Exercise input >>

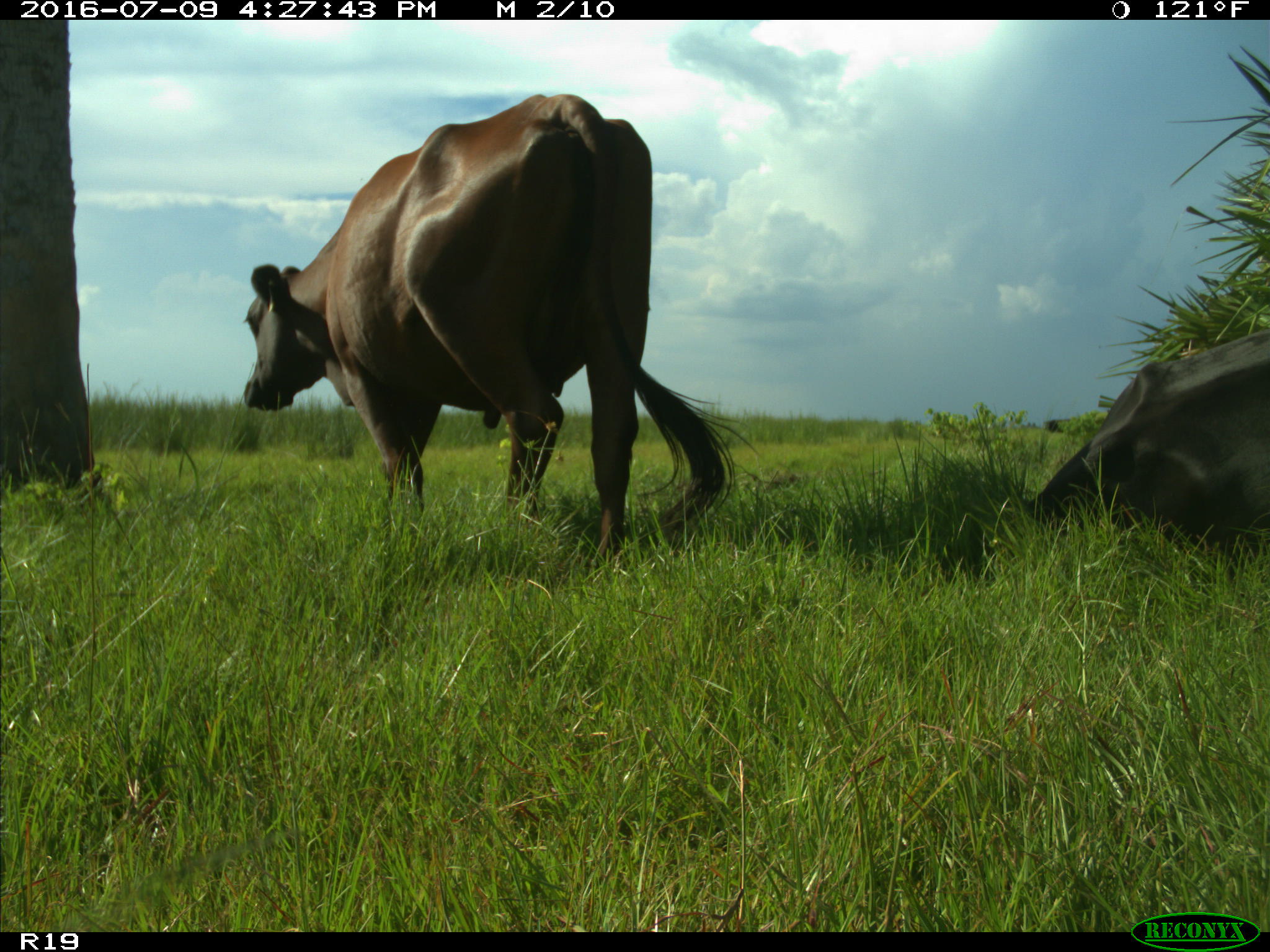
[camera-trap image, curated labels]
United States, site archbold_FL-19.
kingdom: Animalia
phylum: Chordata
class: Mammalia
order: Artiodactyla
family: Bovidae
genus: Bos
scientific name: Bos taurus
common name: domestic cow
Bos taurus (domestic cow).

Instructions for the task >>
Print the records again exactly, pictures excluded.

Exercise output >>
[camera-trap image, curated labels]
United States, site archbold_FL-19.
kingdom: Animalia
phylum: Chordata
class: Mammalia
order: Artiodactyla
family: Bovidae
genus: Bos
scientific name: Bos taurus
common name: domestic cow
Bos taurus (domestic cow).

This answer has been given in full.